A note on lab testing: Unlike services such as ConsumerLab that perform laboratory testing to verify label accuracy, our analysis focuses on formula design — whether the stated ingredients and doses are clinically meaningful. Both approaches provide value: lab testing answers "is what's on the label actually in the bottle?" while our analysis answers "even if the label is accurate, is this a well-designed formula?"
Sources & Research
Our reviews cite clinical research from peer-reviewed journals, government databases (NIH, USDA), and established nutritional science references. We prioritize:
- Randomized controlled trials (RCTs) over observational studies
- Human studies over animal models
- Meta-analyses and systematic reviews where available
- Primary research over secondary summaries
We link to specific studies when making claims about effective doses or ingredient benefits. If the evidence for a particular ingredient is limited or mixed, we say so explicitly.
Corrections & Updates
We take accuracy seriously. When we get something wrong — whether it's a factual error, an outdated formula, or a mischaracterization — we correct it promptly.
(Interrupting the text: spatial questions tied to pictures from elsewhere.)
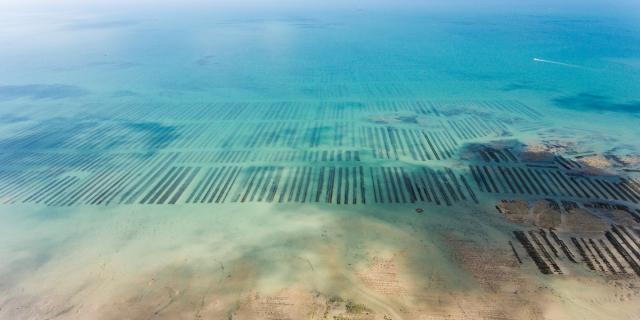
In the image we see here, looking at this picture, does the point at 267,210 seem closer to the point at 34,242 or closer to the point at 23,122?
the point at 34,242

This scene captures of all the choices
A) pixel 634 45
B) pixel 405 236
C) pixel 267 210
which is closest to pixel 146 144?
pixel 267 210

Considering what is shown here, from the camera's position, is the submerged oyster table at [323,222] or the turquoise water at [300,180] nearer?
the submerged oyster table at [323,222]

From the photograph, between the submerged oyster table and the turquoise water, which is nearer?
the submerged oyster table

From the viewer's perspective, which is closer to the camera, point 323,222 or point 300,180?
point 323,222
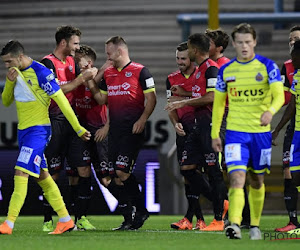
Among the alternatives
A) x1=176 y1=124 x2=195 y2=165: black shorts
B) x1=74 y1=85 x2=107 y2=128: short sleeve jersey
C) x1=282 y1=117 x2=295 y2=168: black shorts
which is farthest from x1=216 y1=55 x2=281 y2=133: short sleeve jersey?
x1=74 y1=85 x2=107 y2=128: short sleeve jersey

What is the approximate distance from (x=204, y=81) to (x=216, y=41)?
1.88 ft

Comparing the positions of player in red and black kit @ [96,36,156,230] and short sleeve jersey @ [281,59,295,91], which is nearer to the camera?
player in red and black kit @ [96,36,156,230]

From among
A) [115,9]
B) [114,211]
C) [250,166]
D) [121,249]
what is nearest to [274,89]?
[250,166]

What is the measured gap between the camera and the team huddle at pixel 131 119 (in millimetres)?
7816

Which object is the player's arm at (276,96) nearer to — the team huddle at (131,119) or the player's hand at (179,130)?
the team huddle at (131,119)

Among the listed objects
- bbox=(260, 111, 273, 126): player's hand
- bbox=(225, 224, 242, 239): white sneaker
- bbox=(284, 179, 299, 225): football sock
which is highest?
bbox=(260, 111, 273, 126): player's hand

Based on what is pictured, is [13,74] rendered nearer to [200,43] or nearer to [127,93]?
[127,93]

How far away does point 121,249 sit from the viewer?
23.1 feet

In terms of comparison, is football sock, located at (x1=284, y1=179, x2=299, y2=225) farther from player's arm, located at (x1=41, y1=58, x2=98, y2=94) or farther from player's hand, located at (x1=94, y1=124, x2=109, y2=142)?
player's arm, located at (x1=41, y1=58, x2=98, y2=94)

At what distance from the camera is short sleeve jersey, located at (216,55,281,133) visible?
775 cm

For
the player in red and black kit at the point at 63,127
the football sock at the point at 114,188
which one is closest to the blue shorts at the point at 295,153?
the football sock at the point at 114,188

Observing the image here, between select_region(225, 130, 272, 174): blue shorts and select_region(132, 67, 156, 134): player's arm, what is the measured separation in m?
1.73

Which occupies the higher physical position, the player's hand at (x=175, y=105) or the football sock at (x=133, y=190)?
the player's hand at (x=175, y=105)

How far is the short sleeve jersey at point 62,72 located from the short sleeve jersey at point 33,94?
3.19ft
- Minor corrections (typos, formatting, non-material clarifications) are made directly without notation.
- Material corrections (factual errors, score changes, formula updates) are noted at the top of the relevant review with a dated correction notice.
- Formula changes: When a brand reformulates a product, we update the review to reflect the current formula and note the change.
To report an error, email us at hello@whatsinit.co with specific details and supporting sources. We investigate every factual dispute.
Editorial Independence
Every editorial decision at What's In It? — what to review, how to score it, what to say about it — is made independently by our team. No external party has the ability to preview, approve, modify, or suppress any content on this site.
This independence is non-negotiable and foundational to our mission. If we can't be trusted to tell the truth about a supplement formula, we have no reason to exist.